GOAL: Copy exactly the lines from the "Within the selection" line to the end, both included, and nothing else.

==== PROVIDED DATA ====

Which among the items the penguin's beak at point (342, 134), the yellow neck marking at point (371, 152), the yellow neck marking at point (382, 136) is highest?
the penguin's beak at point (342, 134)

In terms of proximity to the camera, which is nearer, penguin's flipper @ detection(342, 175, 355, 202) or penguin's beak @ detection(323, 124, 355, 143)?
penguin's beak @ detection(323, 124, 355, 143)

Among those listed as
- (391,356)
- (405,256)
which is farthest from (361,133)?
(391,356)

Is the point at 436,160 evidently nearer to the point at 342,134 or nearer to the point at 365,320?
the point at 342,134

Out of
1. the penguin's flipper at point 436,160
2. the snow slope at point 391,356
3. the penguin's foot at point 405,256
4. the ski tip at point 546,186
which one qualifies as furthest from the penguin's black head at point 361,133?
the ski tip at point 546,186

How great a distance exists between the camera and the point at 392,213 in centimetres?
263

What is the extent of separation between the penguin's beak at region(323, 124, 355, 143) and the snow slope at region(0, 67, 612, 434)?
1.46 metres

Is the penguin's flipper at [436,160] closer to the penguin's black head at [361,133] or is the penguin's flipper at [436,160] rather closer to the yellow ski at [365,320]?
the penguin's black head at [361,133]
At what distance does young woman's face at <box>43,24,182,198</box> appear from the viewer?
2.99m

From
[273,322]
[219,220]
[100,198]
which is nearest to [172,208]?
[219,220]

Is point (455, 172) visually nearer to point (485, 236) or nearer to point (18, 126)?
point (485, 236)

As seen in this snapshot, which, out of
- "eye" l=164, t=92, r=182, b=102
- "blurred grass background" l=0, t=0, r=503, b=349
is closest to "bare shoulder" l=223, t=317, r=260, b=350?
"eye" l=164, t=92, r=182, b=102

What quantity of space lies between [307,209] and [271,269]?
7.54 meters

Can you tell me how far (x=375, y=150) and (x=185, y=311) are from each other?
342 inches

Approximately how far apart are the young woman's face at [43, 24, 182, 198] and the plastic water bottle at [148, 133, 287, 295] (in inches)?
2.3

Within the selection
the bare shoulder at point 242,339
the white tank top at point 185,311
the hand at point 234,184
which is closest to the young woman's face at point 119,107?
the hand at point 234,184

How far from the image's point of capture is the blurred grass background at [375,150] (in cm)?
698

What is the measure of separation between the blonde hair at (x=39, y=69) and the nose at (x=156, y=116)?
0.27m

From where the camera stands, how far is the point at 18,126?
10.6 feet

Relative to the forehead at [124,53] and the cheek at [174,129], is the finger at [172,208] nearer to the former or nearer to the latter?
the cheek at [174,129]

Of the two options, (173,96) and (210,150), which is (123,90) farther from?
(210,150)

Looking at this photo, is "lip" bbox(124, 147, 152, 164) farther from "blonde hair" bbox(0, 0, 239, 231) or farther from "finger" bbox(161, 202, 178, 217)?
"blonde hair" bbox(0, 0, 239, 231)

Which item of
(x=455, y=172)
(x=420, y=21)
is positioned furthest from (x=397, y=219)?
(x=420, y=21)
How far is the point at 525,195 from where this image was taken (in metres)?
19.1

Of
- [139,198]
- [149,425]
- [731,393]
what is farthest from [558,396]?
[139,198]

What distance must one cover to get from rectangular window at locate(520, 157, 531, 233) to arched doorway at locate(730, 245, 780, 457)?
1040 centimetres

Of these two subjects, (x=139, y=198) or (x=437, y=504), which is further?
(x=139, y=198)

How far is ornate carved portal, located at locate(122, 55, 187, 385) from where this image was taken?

====

CORRECT RESULT:
Within the selection
the bare shoulder at point 242,339
the white tank top at point 185,311
the hand at point 234,184
which is closest to the young woman's face at point 119,107?
the hand at point 234,184

How far from the image's point of capture is the blurred grass background at [375,150] (in cm)?
698

What is the measure of separation between the blonde hair at (x=39, y=69) and the nose at (x=156, y=116)?
0.27m

From where the camera stands, how far is the point at 18,126?
10.6 feet

Relative to the forehead at [124,53] and the cheek at [174,129], is the finger at [172,208] nearer to the former or nearer to the latter?
the cheek at [174,129]

Of the two options, (173,96) and (210,150), which is (123,90) farther from?
(210,150)

Looking at this photo, is "lip" bbox(124, 147, 152, 164) farther from "blonde hair" bbox(0, 0, 239, 231) or farther from "finger" bbox(161, 202, 178, 217)?
"blonde hair" bbox(0, 0, 239, 231)

Which item of
(x=455, y=172)
(x=420, y=21)
is positioned furthest from (x=397, y=219)?
(x=420, y=21)
How far is the point at 525,195 from where this image was taken (in metres)?
19.1

Of
- [139,198]
- [149,425]
- [731,393]
what is farthest from [558,396]?
[139,198]

What distance must one cover to get from rectangular window at locate(520, 157, 531, 233) to arched doorway at locate(730, 245, 780, 457)?
1040 centimetres

Of these two subjects, (x=139, y=198) or (x=437, y=504), which is further?
(x=139, y=198)

How far is ornate carved portal, located at locate(122, 55, 187, 385) from where this image was taken?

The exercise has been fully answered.